CORN: The national average cash price for corn was calculated at $6.97 on October 31, 2022, a price that correlates to an end of month available stocks-to-use of 8.3%. The end of September showed $6.79 and 8.4% with last October coming in at $5.51 and 10.3%. October was an interesting month as more than 60% of the 2022 crop was harvested during the month yet available stocks-to-use tightened. If we add in US export inspections were roughly 72 mb for the month, all while national average basis firmed by 4.0 cents during October puts the spotlight on red-hot domestic demand. At the same time, much of the US harvest has been tucked away in on-farm storage increasing commercial traders’ concern over sourcing supplies through next summer. We can also see this in futures spreads that strengthened with the Dec-March covering 15% calculated full commercial carry at October’s close while the Dec-July finished at 2.25 cents inverse. The end of October 2021 saw the Dec-March covering 30% cfcc while the Dec-July covered 17% cfcc meaning fundamentals are more bullish than a year ago.
SOYBEANS: The national average cash price for soybeans was calculated at $13.73 on October 31, 2022, a price that correlates to an end of month available stocks-to-use of 5.4%. The end of September showed $13.18 and 6.3% with last October coming in at $11.96 and 8.8%. Export demand increased as October progressed, with a total of 309 mb inspected over the course of the month. National average basis firmed by about 10.25 cents versus the January futures contract, setting the stage for what is expected to be continued strength during November and December. The commercial side remains bullish long-term as the January-July spread closed October covering 20% cfcc, even with what it was covering at the end of September. Last year at this time the spread covered a neutral 39% cfcc.
HRW WHEAT: The national average cash price for HRW wheat was calculated at $9.39 on October 31, 2022, a price that correlates to an end of month available stocks-to-use of 25.0%. The end of September showed $9.50 and 24.8% with last October coming in at $7.67 and 31.3%. These numbers tell us the supply and demand situation loosened a bit during October, and since more supplies weren’t created the implication is demand continued to slow down. On the other hand, the 2022-2023 market remains more bullish than last year at this same time. Additionally, the Dec-March futures spread closed October at an inverse of 4.5 cents as compared to last month’s inverse of 6.25 cents and last October’s carry of 3.25 cents.

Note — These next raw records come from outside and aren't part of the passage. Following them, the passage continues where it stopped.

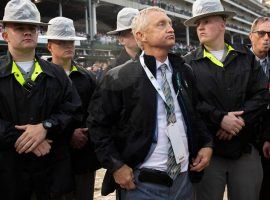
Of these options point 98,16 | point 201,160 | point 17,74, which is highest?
point 98,16

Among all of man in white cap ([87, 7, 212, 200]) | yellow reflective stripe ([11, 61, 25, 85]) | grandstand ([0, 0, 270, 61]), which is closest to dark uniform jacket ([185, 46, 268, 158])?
man in white cap ([87, 7, 212, 200])

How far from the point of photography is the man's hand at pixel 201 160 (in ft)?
8.38

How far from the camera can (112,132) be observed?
252cm

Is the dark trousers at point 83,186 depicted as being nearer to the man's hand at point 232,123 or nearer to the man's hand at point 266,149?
the man's hand at point 232,123

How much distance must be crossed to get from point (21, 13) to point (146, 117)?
116 centimetres

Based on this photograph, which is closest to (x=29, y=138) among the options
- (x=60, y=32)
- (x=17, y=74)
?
(x=17, y=74)

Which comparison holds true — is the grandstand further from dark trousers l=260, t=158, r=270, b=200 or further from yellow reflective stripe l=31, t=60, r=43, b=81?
yellow reflective stripe l=31, t=60, r=43, b=81

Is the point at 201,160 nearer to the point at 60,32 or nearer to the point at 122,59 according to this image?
the point at 122,59

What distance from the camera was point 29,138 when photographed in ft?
8.09

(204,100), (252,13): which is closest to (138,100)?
(204,100)

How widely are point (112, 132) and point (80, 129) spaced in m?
0.70

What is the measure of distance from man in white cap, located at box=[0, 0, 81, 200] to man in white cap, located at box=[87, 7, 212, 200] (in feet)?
1.08

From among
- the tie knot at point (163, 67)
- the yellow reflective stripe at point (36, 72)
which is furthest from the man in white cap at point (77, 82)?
the tie knot at point (163, 67)

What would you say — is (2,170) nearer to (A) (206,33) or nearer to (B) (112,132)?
(B) (112,132)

HRS WHEAT: The national average cash price for HRS wheat was calculated at $9.3025 on October 31, 2022, a price that correlates to an end of month available stocks-to-use of 28.0%. The end of September showed $9.2975 and 27.8% with last October coming in at $10.1650 and 25%. The 2022 harvest was obviously larger than 2021 while demand remains consistent, leading to the lower year-to-year price and increase in end of October available stocks-to-use. We can also see this in futures spreads with the Minneapolis Dec-March closing October covering 26% cfcc while the same spread a year ago was at an inverse of 19.25 cents.
SRW WHEAT: The national average cash price for SRW wheat was calculated at $8.24 on October 31, 2022, a price that correlates to an end of month available stocks-to-use of 27.4%. The end of September showed $8.61 and 26.0% with last October coming in at $7.27 and 31.8%. The SRW market is interesting as there continues to be ample supplies while demand slowed during October. We will now see what happens over the coming months given the latest developments in Ukraine. The Dec-March futures spread finished October covering 59% cfcc as compared to September’s close covering 38% cfcc and last October’s 67% cfcc.
[i] R-squared is defined as “a statistical measure of fit that indicates how much variation of a dependent variable is explained by the independent variable in a regression model.” (Investopedia). In my world, it is how closely related two (or more) variables are, in this case national average cash price and stocks-to-use.